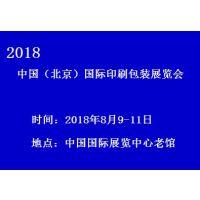 2018中国(北京)印刷包装工业展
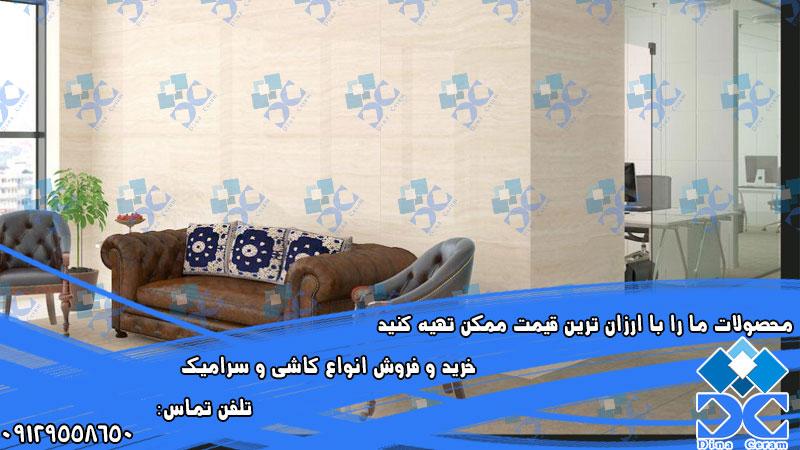 سرامیک یزد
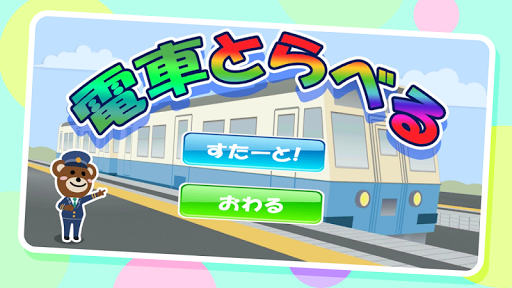 Train travel for kids Free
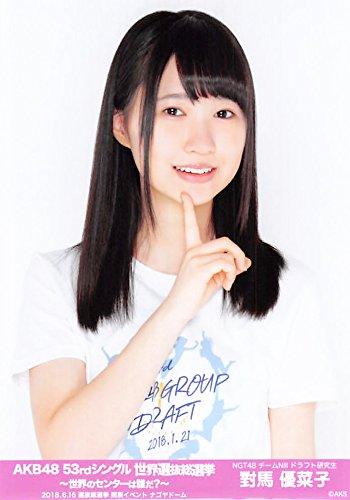 【對馬優菜子】 公式生写真 AKB48 53rdシングル 世...
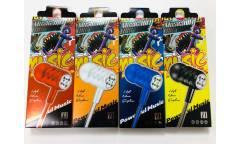 Наушники Rainbow Z1 внутриканальные c микрофоном синие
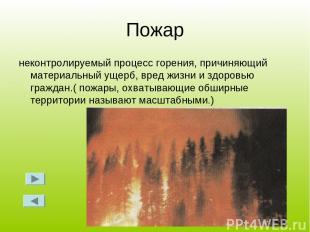 Пожар неконтролируемый процесс горения, причиняющий материальный ущерб, вред жиз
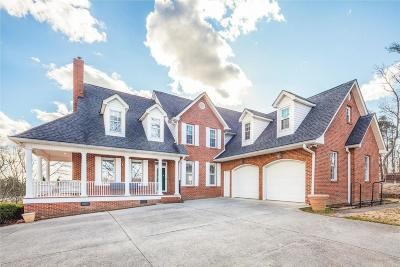 Mcdonald Single Family Home For Sale: 7747 Owl Hollow Tr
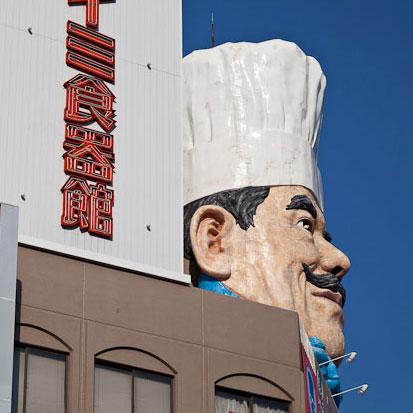 Tokyo Sanpo2「東京さんぽ」2011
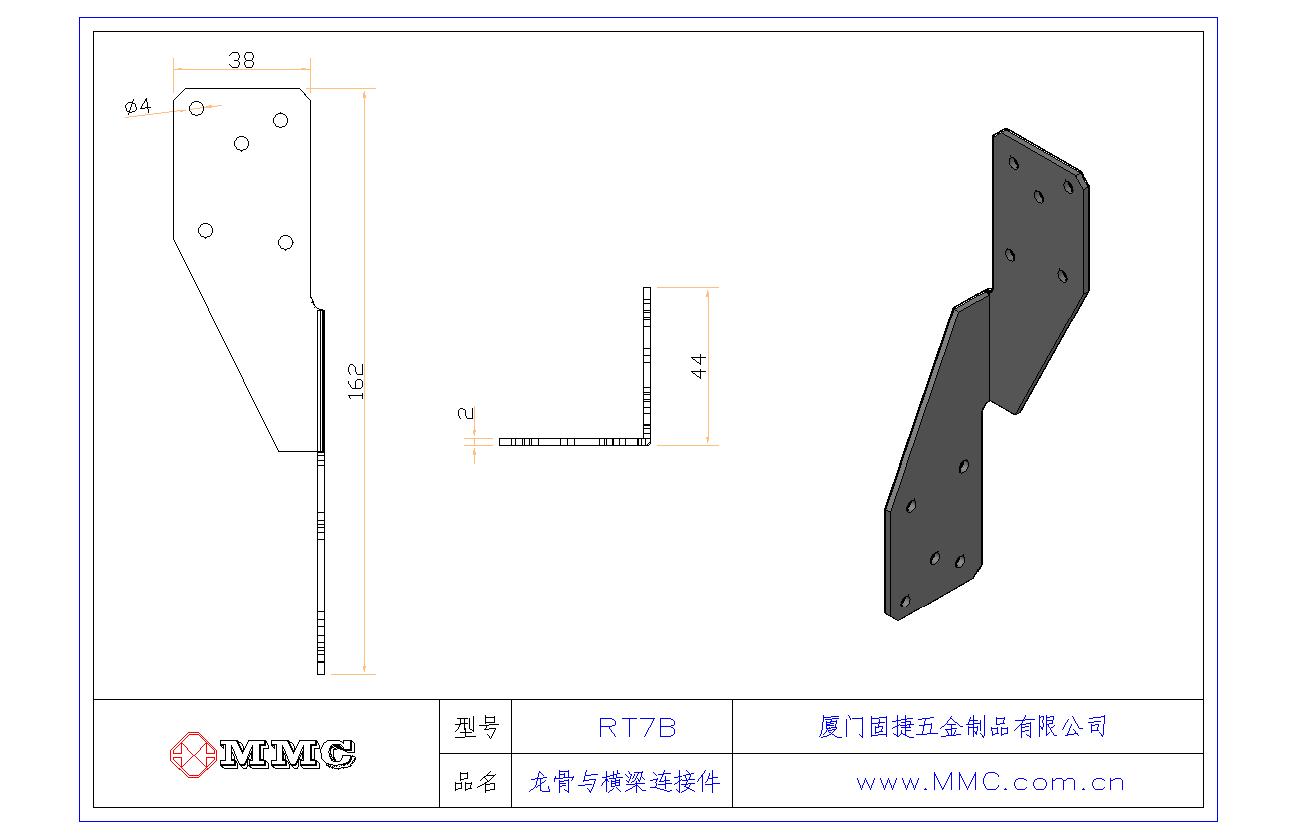 件-防风扣件-防风拉件-旋转型连接件-木屋金属连接件-轻钢结构连接件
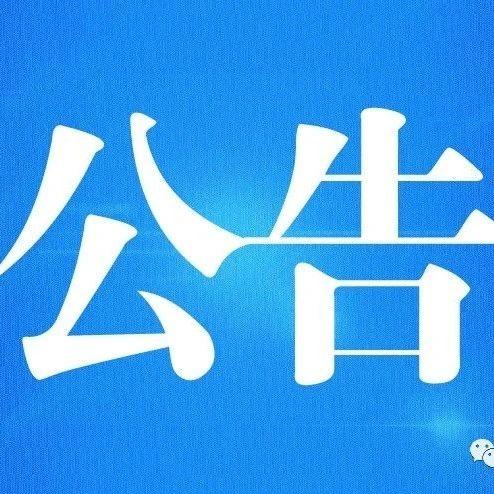 河南省考商丘市职位面试公告发布(第二批)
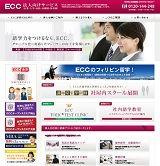 ECCで日本語教師募集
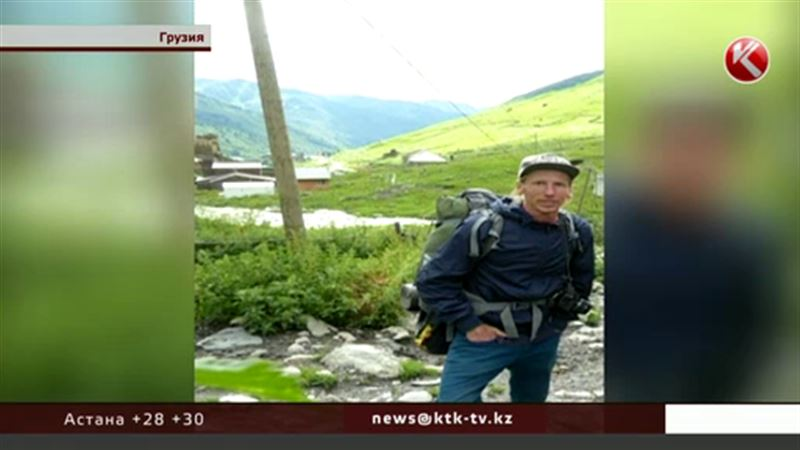 ЭКСКЛЮЗИВ: Грузинские спасатели прекращают поиски пропавшего казахстанского туриста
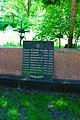 Братська могила, в якій поховані воїни Радянської армії що загинули в роки ВВВ Київ, Солом'янська пл.JPG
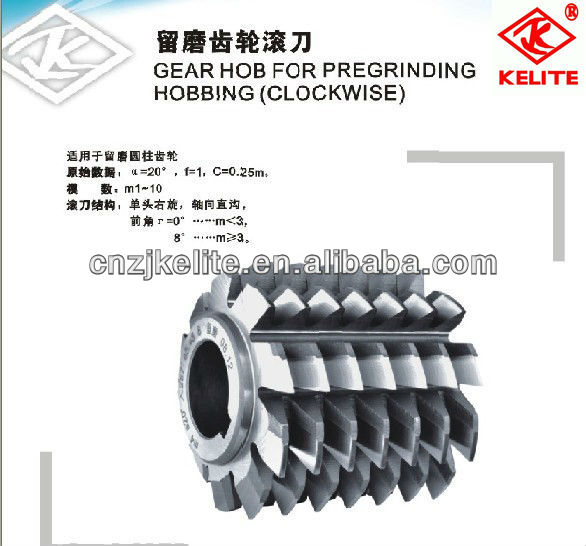 GEAR HOB FOR PREGRINDING HOBING(CLOCKWISE)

**Exercise instructions**
Only the lines from the one containing "件-防风扣件-防风拉件-旋转型连接件-木屋金属连接件-轻钢结构连接件" through the final line of the data are to be written out, exactly as they stand and without pictures.

**Task result**
 件-防风扣件-防风拉件-旋转型连接件-木屋金属连接件-轻钢结构连接件
 河南省考商丘市职位面试公告发布(第二批)
 ECCで日本語教師募集
 ЭКСКЛЮЗИВ: Грузинские спасатели прекращают поиски пропавшего казахстанского туриста
 Братська могила, в якій поховані воїни Радянської армії що загинули в роки ВВВ Київ, Солом'янська пл.JPG
 GEAR HOB FOR PREGRINDING HOBING(CLOCKWISE)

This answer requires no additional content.